→ **Records for this task**:
════════
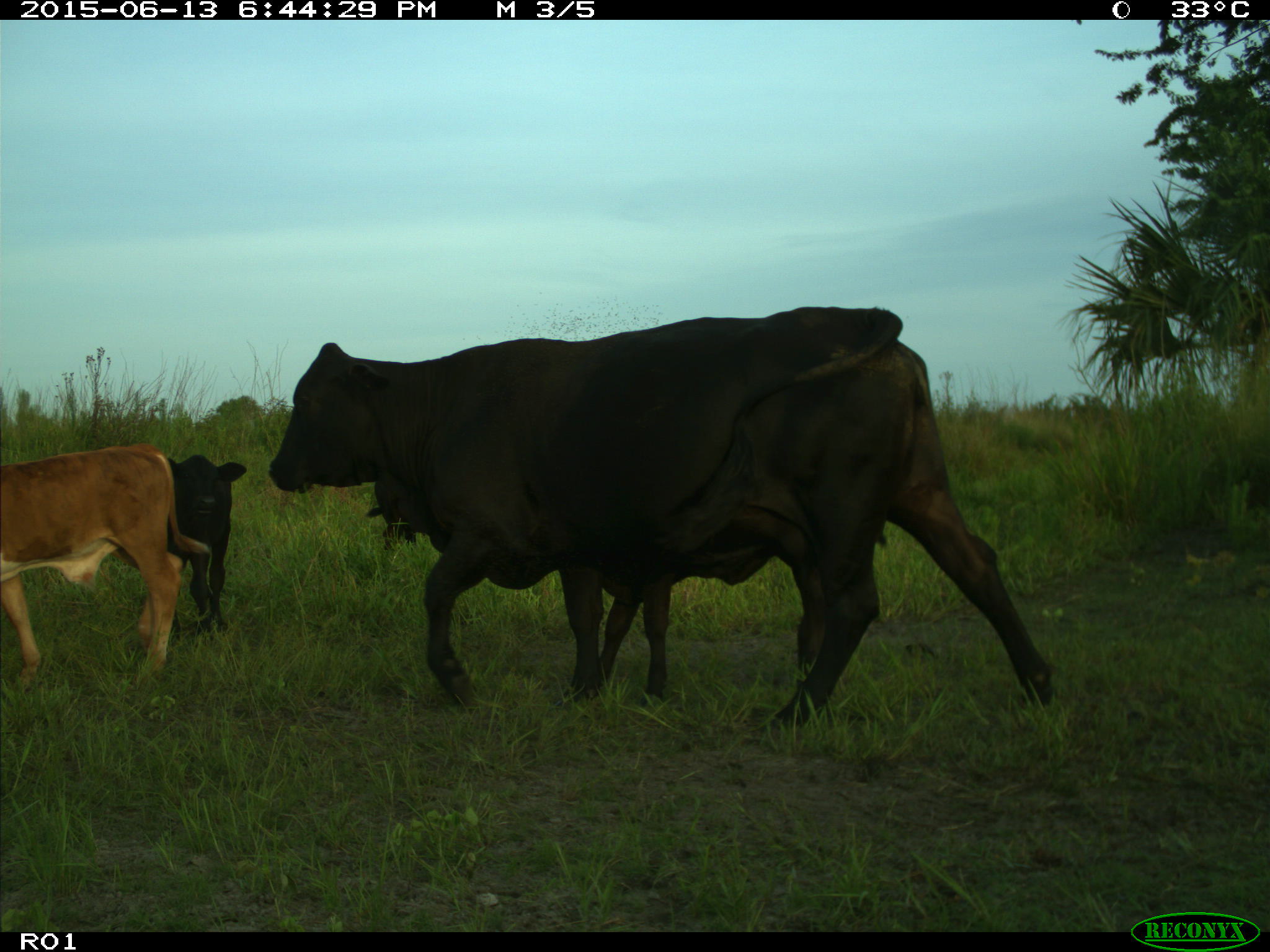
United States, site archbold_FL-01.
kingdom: Animalia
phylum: Chordata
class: Mammalia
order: Artiodactyla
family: Bovidae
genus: Bos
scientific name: Bos taurus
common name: domestic cow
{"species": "Bos taurus (domestic cow)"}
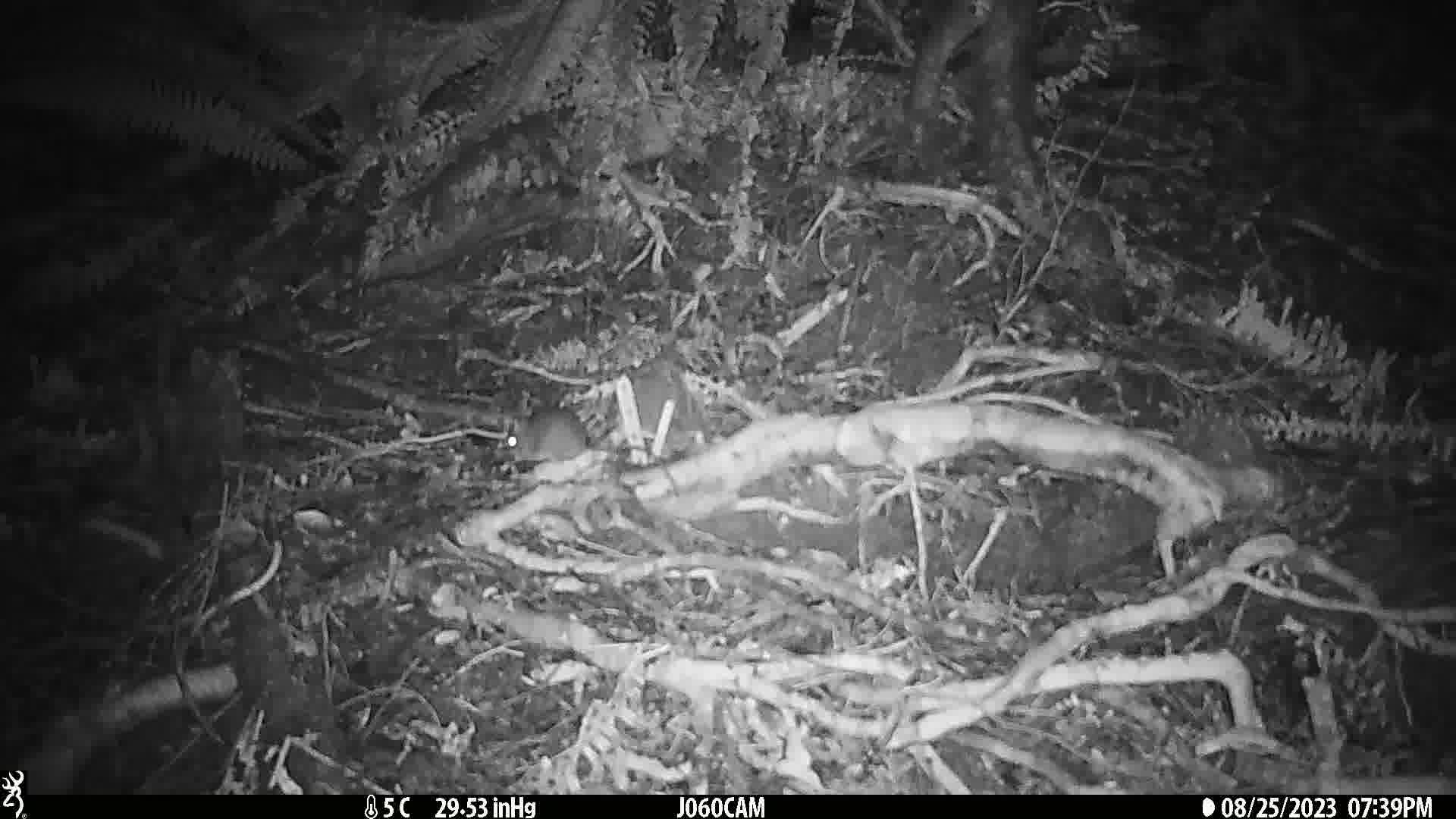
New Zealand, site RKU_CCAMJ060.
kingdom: Animalia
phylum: Chordata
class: Mammalia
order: Rodentia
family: Muridae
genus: Rattus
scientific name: Rattus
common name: rat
Rat (Rattus).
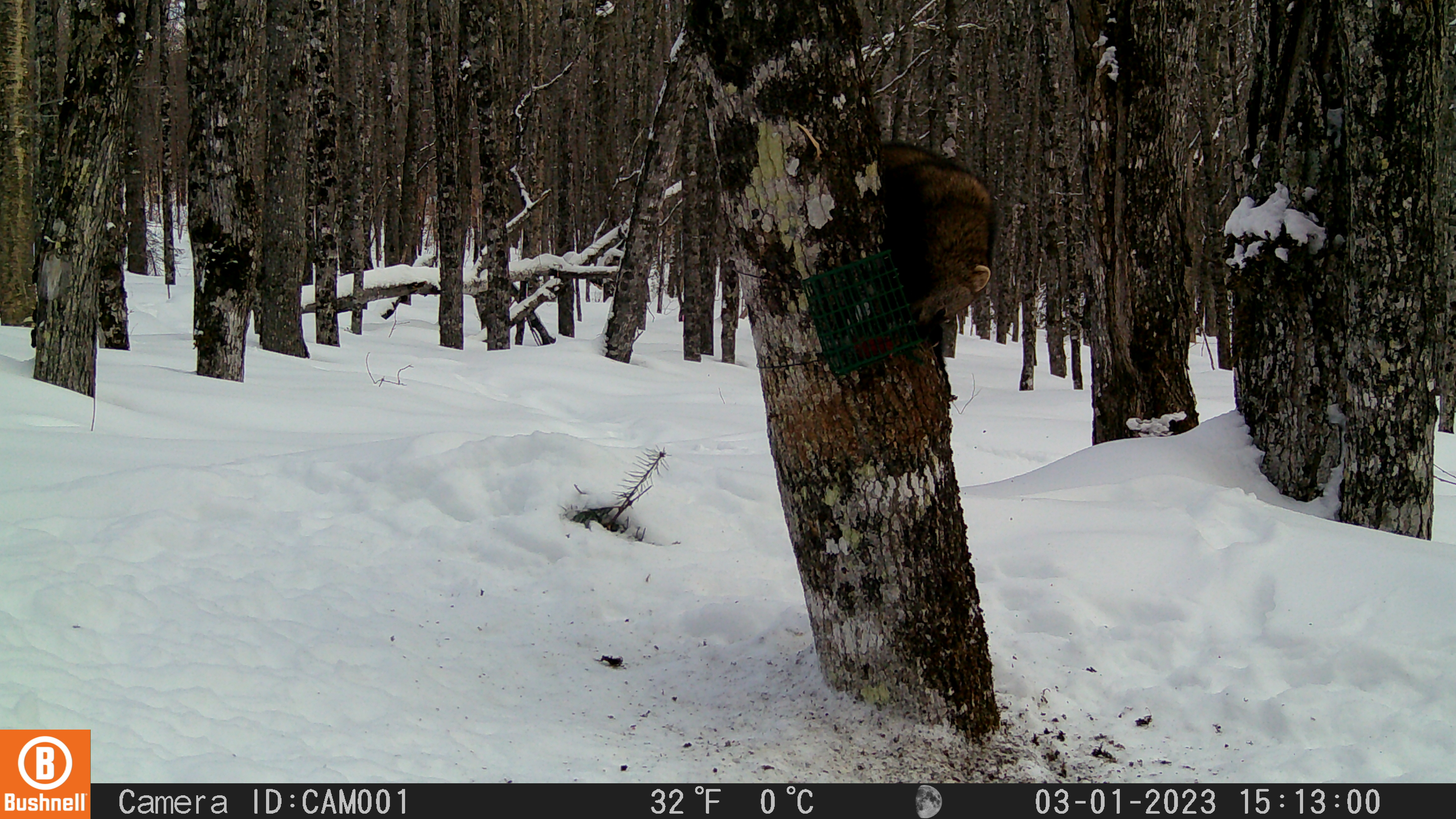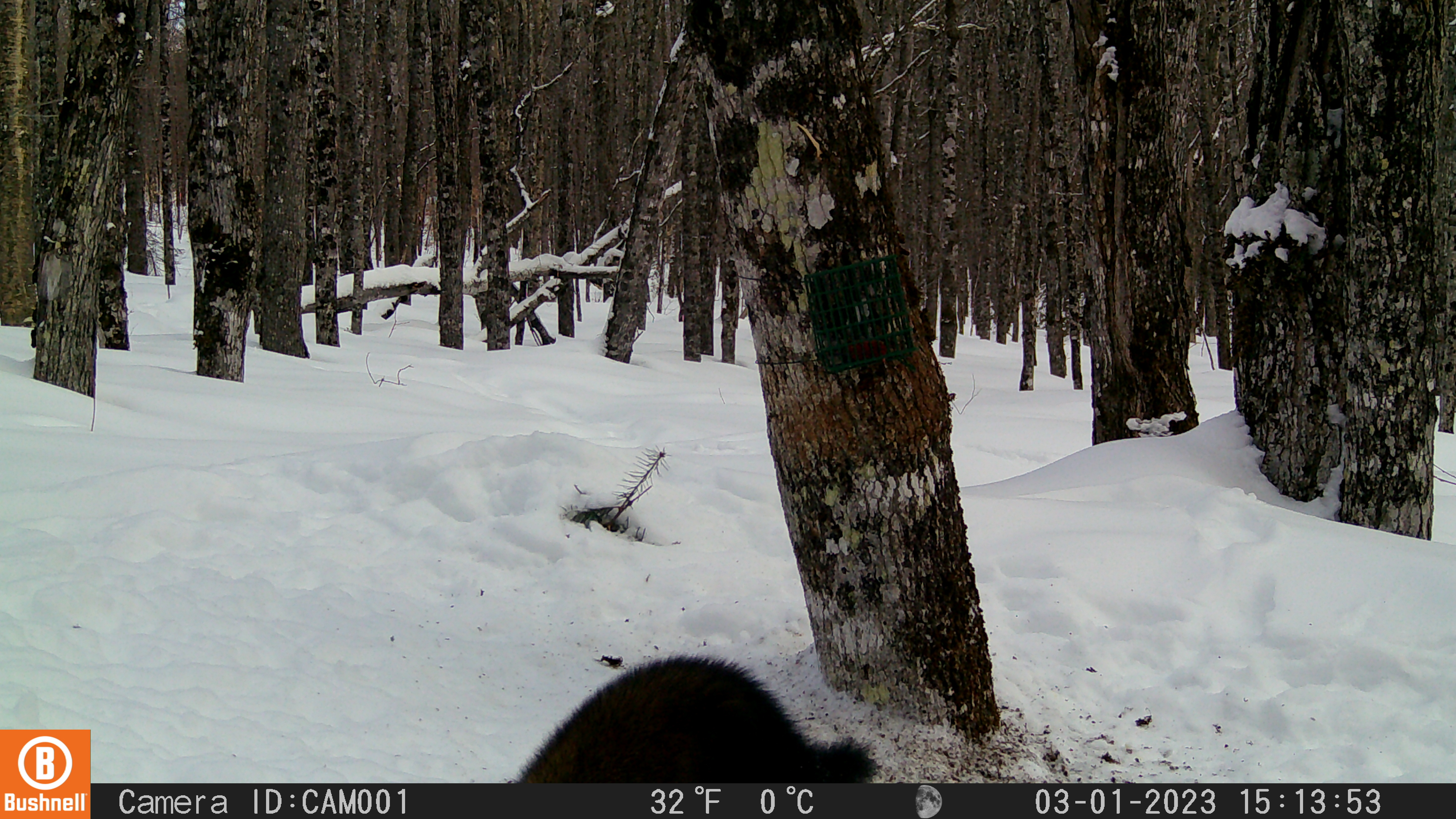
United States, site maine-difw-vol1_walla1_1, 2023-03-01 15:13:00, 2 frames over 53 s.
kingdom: Animalia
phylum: Chordata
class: Mammalia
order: Carnivora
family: Mustelidae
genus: Pekania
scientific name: Pekania pennanti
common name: fisher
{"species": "fisher (Pekania pennanti)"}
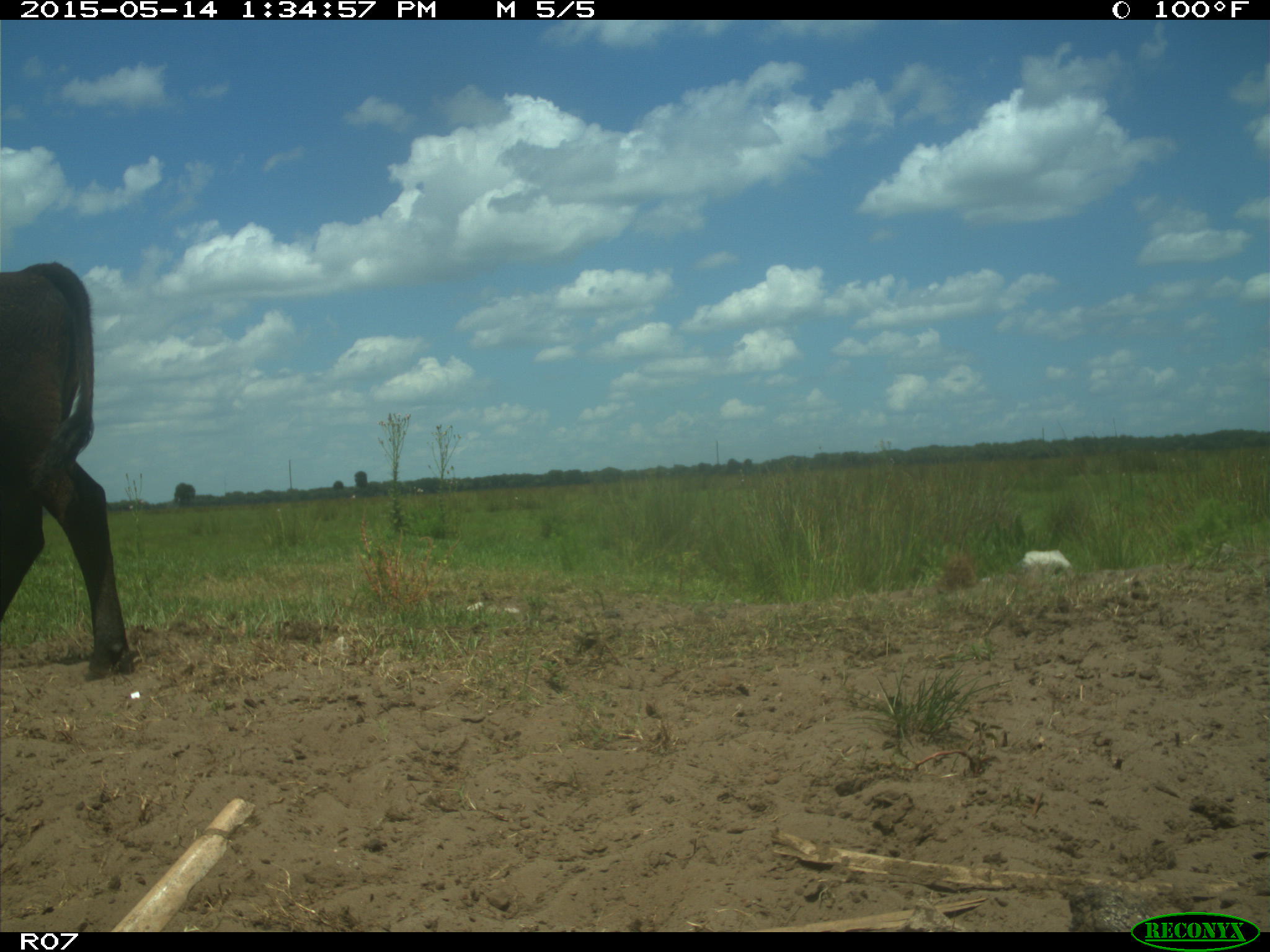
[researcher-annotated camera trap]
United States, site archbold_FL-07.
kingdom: Animalia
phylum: Chordata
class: Mammalia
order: Artiodactyla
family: Bovidae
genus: Bos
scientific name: Bos taurus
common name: domestic cow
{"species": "Bos taurus (domestic cow)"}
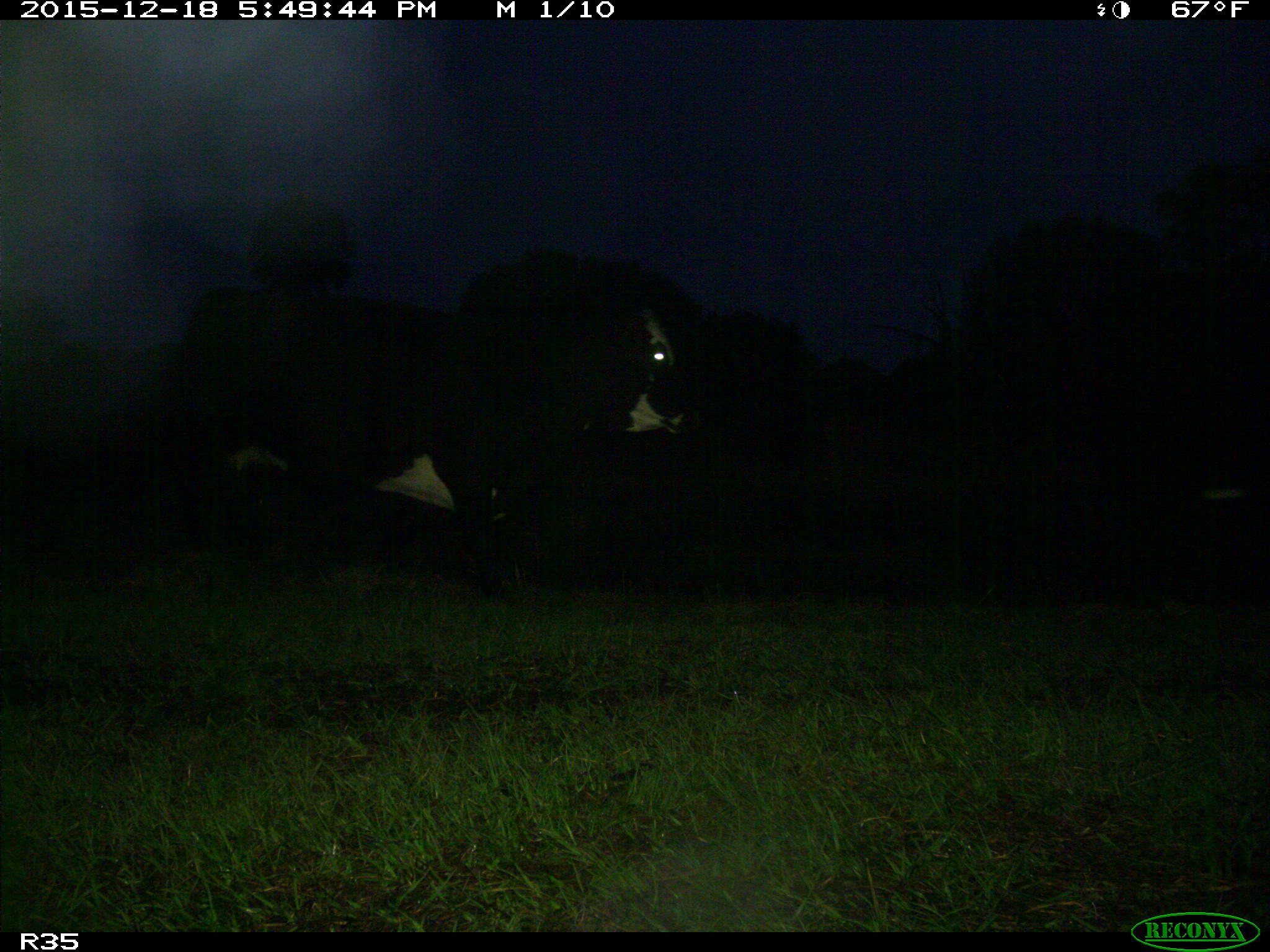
════════
Could you transcribe exactly the lines from the line containing "genus: Pekania" through the final line of the records, both included, and nothing beyond them? The pictures should be left out.

genus: Pekania
scientific name: Pekania pennanti
common name: fisher
{"species": "fisher (Pekania pennanti)"}
[researcher-annotated camera trap]
United States, site archbold_FL-07.
kingdom: Animalia
phylum: Chordata
class: Mammalia
order: Artiodactyla
family: Bovidae
genus: Bos
scientific name: Bos taurus
common name: domestic cow
{"species": "Bos taurus (domestic cow)"}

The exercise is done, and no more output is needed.